“Les Téméraires” ou le courage de dénoncer à la Comédie Bastille
Quelle bonne idée de reprendre ce succès du Festival d’Avignon à la Comédie Bastille, où sept comédiens plein d’énergie incarnent trente personnages qui grouillent dans le journalisme, les milieux d’affaires ou le cinéma, durant l’Affaire Dreyfus ! Charlotte Matzneff qui met en scène cette comédie de Julien Delpech et Alexandre Foulon, gagne un beau pari, croiser l’histoire d’Emile Zola, romancier saisi par le sort de Dreyfus et la révolte contre l’injustice, et celle de Georges Méliès qui en fit à la même époque un film d’actualité projeté dans toute l’Europe. Incroyable !
Méliès défend Dreyfus par le cinéma, Zola par sa plume
L’histoire est peu connue. Saviez-vous que Georges Méliès, le génial réalisateur du Voyage De la Terre à la Lune où il multiplie les trucages et les effets spéciaux à une époque, la fin du 19° siècle, où l’ordinateur n’existait pas, s’est mobilisé et passionné pour l’Affaire Dreyfus jusqu’à décider d’en faire un film poignant en onze tableaux qui relatent sa descente aux enfers jusqu’au procès de Rennes ? Son but était d’émouvoir un large public sur le sort d’un capitaine innocent, condamné pour un faux prétexte parce qu’il était juif. Les images sont saisissantes de vérité car Méliès cherchait avant tout le réalisme, se passionnant pour l’Affaire et pour la victime. De son côté, le romancier Emile Zola va aussi se passionner pour l’Affaire, mais lentement, trois ans après que Dreyfus ait été condamné. Mais l’emballement se fait comme un boomerang. « J’accuse », l’article qui passe au crible tous les coupables au sein de l’armée et de l’Etat, paraît le 13 janvier 1898 et lui vaudra un an de prison.
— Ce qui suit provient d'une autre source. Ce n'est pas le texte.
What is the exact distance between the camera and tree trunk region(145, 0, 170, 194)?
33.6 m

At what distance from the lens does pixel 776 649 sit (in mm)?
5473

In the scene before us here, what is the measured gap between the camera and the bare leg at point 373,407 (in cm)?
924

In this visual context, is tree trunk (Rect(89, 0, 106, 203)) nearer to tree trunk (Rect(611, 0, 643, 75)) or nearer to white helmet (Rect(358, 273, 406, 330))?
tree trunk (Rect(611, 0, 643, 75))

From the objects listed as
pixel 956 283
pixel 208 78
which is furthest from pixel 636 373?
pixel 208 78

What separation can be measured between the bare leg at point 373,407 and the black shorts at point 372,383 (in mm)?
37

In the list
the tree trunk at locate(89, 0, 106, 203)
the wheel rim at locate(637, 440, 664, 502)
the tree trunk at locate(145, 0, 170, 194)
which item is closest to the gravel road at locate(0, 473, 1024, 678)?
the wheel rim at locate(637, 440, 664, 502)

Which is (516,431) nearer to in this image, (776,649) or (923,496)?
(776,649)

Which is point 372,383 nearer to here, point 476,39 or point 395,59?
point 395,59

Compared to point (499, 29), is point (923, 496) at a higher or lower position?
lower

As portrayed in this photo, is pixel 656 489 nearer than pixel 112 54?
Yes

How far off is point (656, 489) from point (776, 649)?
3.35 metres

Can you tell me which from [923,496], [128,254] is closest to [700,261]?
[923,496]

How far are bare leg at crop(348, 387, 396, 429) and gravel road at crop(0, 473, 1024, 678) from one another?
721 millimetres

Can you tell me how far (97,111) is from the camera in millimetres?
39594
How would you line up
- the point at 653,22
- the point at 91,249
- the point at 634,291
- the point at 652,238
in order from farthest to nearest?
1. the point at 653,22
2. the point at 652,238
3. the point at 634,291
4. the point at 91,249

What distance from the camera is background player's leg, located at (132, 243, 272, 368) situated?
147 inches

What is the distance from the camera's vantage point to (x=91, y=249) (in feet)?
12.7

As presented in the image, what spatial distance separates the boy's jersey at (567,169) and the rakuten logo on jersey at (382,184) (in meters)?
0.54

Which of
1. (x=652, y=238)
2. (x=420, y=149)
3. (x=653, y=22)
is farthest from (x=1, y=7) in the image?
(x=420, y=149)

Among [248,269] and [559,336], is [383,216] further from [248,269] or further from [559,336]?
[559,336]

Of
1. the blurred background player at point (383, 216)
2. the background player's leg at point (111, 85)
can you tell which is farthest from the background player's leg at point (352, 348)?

Une comédie qui met le courage à l’honneur
Julien Delpech et Alexandre Foulon font se croiser les trajectoires des deux téméraires, Méliès et Zola, par une succession de scènes qui projettent une myriade de personnages. Autour d’un bureau qui se transforme en table de travail ou en piano de bar, Romain Lagarde est un Zola formidable d’humanité et d’autorité, suspendu par le coeur entre deux femmes, la légitime, Alexandrine, à qui Sandrine Seubille prête sa présence frémissante et autoritaire, et Jeanne, lingère qui lui donna deux enfants, que Barbara Lamballais incarne avec une belle sincérité. Dans le rôle du magicien Mélies, Stéphane Dauch est plus que crédible, avec de la gouaille et de l’énergie à revendre. Antoine Guiraud ou Arnaud Allain, Armance Galpin et Thibault Saumin complètent cette talentueuse distribution et tous les comédiens, à un rythme d’enfer, nous racontent des petits bouts de cette histoire qui a percuté durant plus de dix ans la société française et européenne, provoquant des déchirures dans les familles entre dreyfusards et anti-dreyfusards.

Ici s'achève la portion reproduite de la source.